Cómo leer a Agatha Christie para poder olvidarla pronto
› Por Claudio Zeiger
El libro de John Curran, que recopila e indaga en los cuadernos de Agatha Christie, es una novedad frente a las biografías que habían puesto el acento en los misterios de su vida (sobre todo, su desaparición amnésica a lo largo de una semana, episodio nunca aclarado del todo ni siquiera por ella misma en su autobiografía) o los aspectos más espectaculares de su obra, digamos, los aspectos cuantitativos: cifras de ventas, traducciones, rankings y otros números vertiginosos. John Curran, lector y crítico dedicado y, sobre todo, fan de Christie así como hay fans de Ricky Martin, realizó un trabajo intratextual, profundo, con la letra de Christie, la obra entendida como una masa de textos que podría parecer caótica o meramente reiterativa.
Lo cierto es que por una razón u otra Agatha Christie siempre regresa, o nunca se va del todo. Mientras aparece este libro, los quioscos y librerías de ofertas de Buenos Aires están inundados de novelitas de la reina del crimen. Hay títulos a patadas: Navidades trágicas, Cianuro espumoso, Diez negritos, La muerte visita al dentista, El espejo roto, Muerte en el Nilo entre tantos otros. Llevado por la nostalgia de una de mis lecturas más febriles de adolescencia, y al calor del libro de Curran, elegí algunos de estos textos, los compré y los volví a leer, para llegar a una comprobación casi alarmante: no recordaba haber leído nada de lo que estaba leyendo. A pesar del tiempo, uno siempre recibe el reflejo de una escena, el coletazo de una revelación, la muesca de una epifanía. Nada, en este caso. No había rastros, huellas, ni visibles ni imperceptibles del paso de Agatha Christie por mi vida. Ningún final o solución al crimen me resultaba familiar; ningún personaje; ninguna escena. Ni siquiera (alarma total) me pasó con Diez negritos, libro que sí recuerdo haber leído, recuerdo que me impactó mucho (no tanto como el primer policial de mi vida, uno del Séptimo Círculo, Té en domingo, que me impidió dormir la noche en que terminé de leerlo. Internet me informa ahora que la autora era Lettice Cooper) y hasta me acuerdo del librito de páginas marrones y tapas duras rojas, perteneciente a la madre de un amigo. Pero de Lord Edgware y los otros habitantes de la isla, nada de nada, como si una témpera blanca y espesa tapara mi pasado, una sábana de grueso lino hubiera descendido sobre mi memoria emotiva para aniquilarla.
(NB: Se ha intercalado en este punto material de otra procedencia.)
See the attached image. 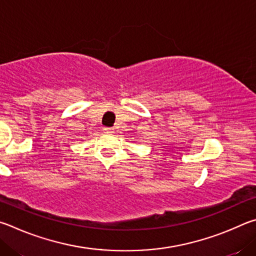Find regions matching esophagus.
<instances>
[{
    "mask_svg": "<svg viewBox=\"0 0 256 256\" xmlns=\"http://www.w3.org/2000/svg\"><path fill=\"white\" fill-rule=\"evenodd\" d=\"M103 132L106 134V135H111V134H114V129L109 127H104L103 128Z\"/></svg>",
    "mask_w": 256,
    "mask_h": 256,
    "instance_id": "esophagus-1",
    "label": "esophagus"
}]
</instances>
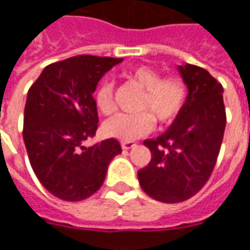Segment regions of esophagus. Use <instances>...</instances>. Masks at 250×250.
<instances>
[{"mask_svg":"<svg viewBox=\"0 0 250 250\" xmlns=\"http://www.w3.org/2000/svg\"><path fill=\"white\" fill-rule=\"evenodd\" d=\"M136 143H134V142H122V148L123 150H130V148H132V147H135Z\"/></svg>","mask_w":250,"mask_h":250,"instance_id":"obj_1","label":"esophagus"}]
</instances>
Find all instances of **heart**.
<instances>
[{"label":"heart","instance_id":"heart-1","mask_svg":"<svg viewBox=\"0 0 250 250\" xmlns=\"http://www.w3.org/2000/svg\"><path fill=\"white\" fill-rule=\"evenodd\" d=\"M125 79L142 91L138 104L141 112L120 114L103 125V132L120 141H135L146 135L157 120L159 125L171 123L184 108L188 98V87L181 77H162L151 66L141 65L125 72ZM95 105L100 114L109 115L114 111V85L102 83L95 93Z\"/></svg>","mask_w":250,"mask_h":250}]
</instances>
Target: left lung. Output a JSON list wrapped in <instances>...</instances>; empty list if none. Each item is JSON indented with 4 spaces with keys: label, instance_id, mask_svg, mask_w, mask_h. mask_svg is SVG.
<instances>
[{
    "label": "left lung",
    "instance_id": "obj_1",
    "mask_svg": "<svg viewBox=\"0 0 250 250\" xmlns=\"http://www.w3.org/2000/svg\"><path fill=\"white\" fill-rule=\"evenodd\" d=\"M178 69L188 88L186 103L166 132L143 142L151 161L138 171L143 191L166 204L191 198L209 181L226 125L221 83L201 66Z\"/></svg>",
    "mask_w": 250,
    "mask_h": 250
}]
</instances>
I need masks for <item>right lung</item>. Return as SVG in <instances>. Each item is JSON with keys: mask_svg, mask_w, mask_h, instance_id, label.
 Instances as JSON below:
<instances>
[{"mask_svg": "<svg viewBox=\"0 0 250 250\" xmlns=\"http://www.w3.org/2000/svg\"><path fill=\"white\" fill-rule=\"evenodd\" d=\"M122 59L79 55L45 66L28 91L24 143L40 184L57 198L77 202L102 188L109 162L122 152L114 138L85 147L98 130L93 92Z\"/></svg>", "mask_w": 250, "mask_h": 250, "instance_id": "obj_1", "label": "right lung"}]
</instances>
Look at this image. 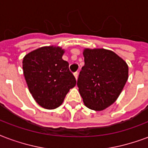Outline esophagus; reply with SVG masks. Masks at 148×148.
<instances>
[{"mask_svg": "<svg viewBox=\"0 0 148 148\" xmlns=\"http://www.w3.org/2000/svg\"><path fill=\"white\" fill-rule=\"evenodd\" d=\"M74 77H75V78L77 79V77H78V73H77V72H74Z\"/></svg>", "mask_w": 148, "mask_h": 148, "instance_id": "1", "label": "esophagus"}]
</instances>
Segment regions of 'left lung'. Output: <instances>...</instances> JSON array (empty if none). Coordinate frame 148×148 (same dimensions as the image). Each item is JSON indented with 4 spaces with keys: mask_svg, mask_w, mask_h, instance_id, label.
Wrapping results in <instances>:
<instances>
[{
    "mask_svg": "<svg viewBox=\"0 0 148 148\" xmlns=\"http://www.w3.org/2000/svg\"><path fill=\"white\" fill-rule=\"evenodd\" d=\"M85 65L77 86L84 104L101 111L116 101L127 82V63L114 52L105 49H86Z\"/></svg>",
    "mask_w": 148,
    "mask_h": 148,
    "instance_id": "obj_1",
    "label": "left lung"
}]
</instances>
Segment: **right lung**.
Wrapping results in <instances>:
<instances>
[{"label": "right lung", "instance_id": "add662e5", "mask_svg": "<svg viewBox=\"0 0 148 148\" xmlns=\"http://www.w3.org/2000/svg\"><path fill=\"white\" fill-rule=\"evenodd\" d=\"M60 47H44L27 54L23 70L30 93L39 106L54 109L61 105L76 79L62 59Z\"/></svg>", "mask_w": 148, "mask_h": 148}]
</instances>
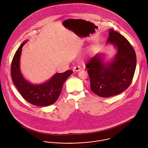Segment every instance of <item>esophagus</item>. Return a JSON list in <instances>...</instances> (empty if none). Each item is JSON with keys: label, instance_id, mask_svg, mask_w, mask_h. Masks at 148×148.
Segmentation results:
<instances>
[{"label": "esophagus", "instance_id": "obj_1", "mask_svg": "<svg viewBox=\"0 0 148 148\" xmlns=\"http://www.w3.org/2000/svg\"><path fill=\"white\" fill-rule=\"evenodd\" d=\"M81 70V68L79 66H75L73 68V71H78Z\"/></svg>", "mask_w": 148, "mask_h": 148}]
</instances>
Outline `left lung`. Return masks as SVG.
Listing matches in <instances>:
<instances>
[{
	"instance_id": "left-lung-1",
	"label": "left lung",
	"mask_w": 148,
	"mask_h": 148,
	"mask_svg": "<svg viewBox=\"0 0 148 148\" xmlns=\"http://www.w3.org/2000/svg\"><path fill=\"white\" fill-rule=\"evenodd\" d=\"M106 43L114 45L118 52L113 61L102 62L97 54L86 63L93 92L102 97L118 95L130 86L136 66V56L132 46L122 35L110 29Z\"/></svg>"
}]
</instances>
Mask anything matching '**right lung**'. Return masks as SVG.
I'll list each match as a JSON object with an SVG mask.
<instances>
[{
    "label": "right lung",
    "mask_w": 148,
    "mask_h": 148,
    "mask_svg": "<svg viewBox=\"0 0 148 148\" xmlns=\"http://www.w3.org/2000/svg\"><path fill=\"white\" fill-rule=\"evenodd\" d=\"M27 41L23 42L16 52L11 63L12 79L17 90L27 102L39 106H46L57 101L62 91L64 82L72 74L68 70L62 73H57L46 83L34 85L25 79L20 70V58L22 48Z\"/></svg>",
    "instance_id": "add662e5"
}]
</instances>
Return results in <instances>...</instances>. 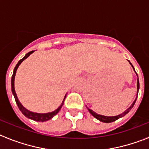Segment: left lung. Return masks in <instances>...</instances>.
<instances>
[{"instance_id": "left-lung-1", "label": "left lung", "mask_w": 149, "mask_h": 149, "mask_svg": "<svg viewBox=\"0 0 149 149\" xmlns=\"http://www.w3.org/2000/svg\"><path fill=\"white\" fill-rule=\"evenodd\" d=\"M129 63H130V64H131V66L133 67V65H131V63L130 62V61H129ZM133 68H134V67H133ZM134 71H135V70H134ZM136 75H137V74H136ZM139 88H140V83H139V79H137V94H138V91H139ZM136 99H135L134 102L132 103V104H131V106L130 107V108H128V109L126 110V111H125V112H123V113H121V114L118 115V116H102V115L97 114V113H95L94 111H92V110H91V109H89V108H88V111H89L90 113H91V114L93 115V116H94V117L96 118V119L99 120H100V121L103 122V123H112V122L116 121V120H118V119H120V118H121V117H123V116H124L125 115H126L127 113H128V112H129V111H131V108H132L134 107V105L135 102H136Z\"/></svg>"}]
</instances>
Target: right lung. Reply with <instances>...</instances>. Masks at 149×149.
<instances>
[{"label": "right lung", "mask_w": 149, "mask_h": 149, "mask_svg": "<svg viewBox=\"0 0 149 149\" xmlns=\"http://www.w3.org/2000/svg\"><path fill=\"white\" fill-rule=\"evenodd\" d=\"M33 52H34V50H33V51H30V52H29L28 53H26V56H25L24 57L22 58V59L20 60V61H18V64L16 65L15 68V69H14V71H13V76H12V79H11L12 92H13V96H14L15 100V102H16V104H17V105H18V108H19L20 111L22 112L23 114L26 117L29 118V119H31V120H35V121H37V122H45V121H47V120H50V119H52V118H53V116H55V115L58 113V112L60 111V109H61V107H62L63 104H64V102H65V97H66V96H65V99H64V100H63V102H62V103H61V105H60V106L58 107V108H57L56 111H53V112H50V113H33V112H31V111H28V110H26V108H25L24 107H23L22 104L20 103V102L18 101V97H17V95H16L15 91V88H14L15 76L16 70H17V69H18V66L20 65V64H21V63L24 60L26 59L28 56H29L30 54H32Z\"/></svg>", "instance_id": "1"}]
</instances>
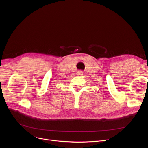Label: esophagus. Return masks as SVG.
<instances>
[{"label":"esophagus","instance_id":"obj_1","mask_svg":"<svg viewBox=\"0 0 148 148\" xmlns=\"http://www.w3.org/2000/svg\"><path fill=\"white\" fill-rule=\"evenodd\" d=\"M83 75V71H82V70H79V71H78V72H77V75H79V76H82Z\"/></svg>","mask_w":148,"mask_h":148}]
</instances>
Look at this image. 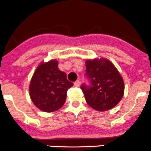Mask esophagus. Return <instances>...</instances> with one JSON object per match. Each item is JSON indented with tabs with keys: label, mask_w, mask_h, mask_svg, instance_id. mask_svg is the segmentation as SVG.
Masks as SVG:
<instances>
[{
	"label": "esophagus",
	"mask_w": 151,
	"mask_h": 151,
	"mask_svg": "<svg viewBox=\"0 0 151 151\" xmlns=\"http://www.w3.org/2000/svg\"><path fill=\"white\" fill-rule=\"evenodd\" d=\"M80 85H81V82H80L79 80H77V81H76L74 83V85L76 86V87H78V86H80Z\"/></svg>",
	"instance_id": "34e87169"
}]
</instances>
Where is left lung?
Segmentation results:
<instances>
[{
	"label": "left lung",
	"instance_id": "left-lung-1",
	"mask_svg": "<svg viewBox=\"0 0 151 151\" xmlns=\"http://www.w3.org/2000/svg\"><path fill=\"white\" fill-rule=\"evenodd\" d=\"M86 76L91 86H81L88 104L97 111H106L123 97L124 82L116 66L106 58L86 60Z\"/></svg>",
	"mask_w": 151,
	"mask_h": 151
}]
</instances>
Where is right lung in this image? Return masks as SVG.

Esta vez también aproveché para leer una muy famosa –El crimen del Orient Express– que no había leído porque en un artículo sobre la novela policial de la revista Crisis, leída también en mi infancia, se revelaba la clave de la novela, crimen crítico que no pienso repetir ahora aunque se trate de algo conocido. De todas formas, me permitió disfrutarla de otra manera y comprobar que es una muy buena novela, aunque sigo creyendo que la mejor, según mi lectura reciente, es Diez negritos. Espero olvidarla pronto para volver a leerla en un par de años.
Y aquí creo que se encuentra una de las claves de la vigencia o, mejor dicho, el eterno retorno de la Primera Dama: leemos para olvidarla, y ese olvido es proporcional a la punzada de ansiedad que generaba llegar al final de la lectura. Leer una novela no leída de Christie (al fin y al cabo hay más de ochenta títulos disponibles, se los puede hacer durar casi toda una vida) o volver a una ya olvidada, es ir en busca de ese subidón irrepetible de la infancia o la adolescencia, de la lectura no contaminada de esos primeros policiales, esos primeros misterios, esas primeras aventuras.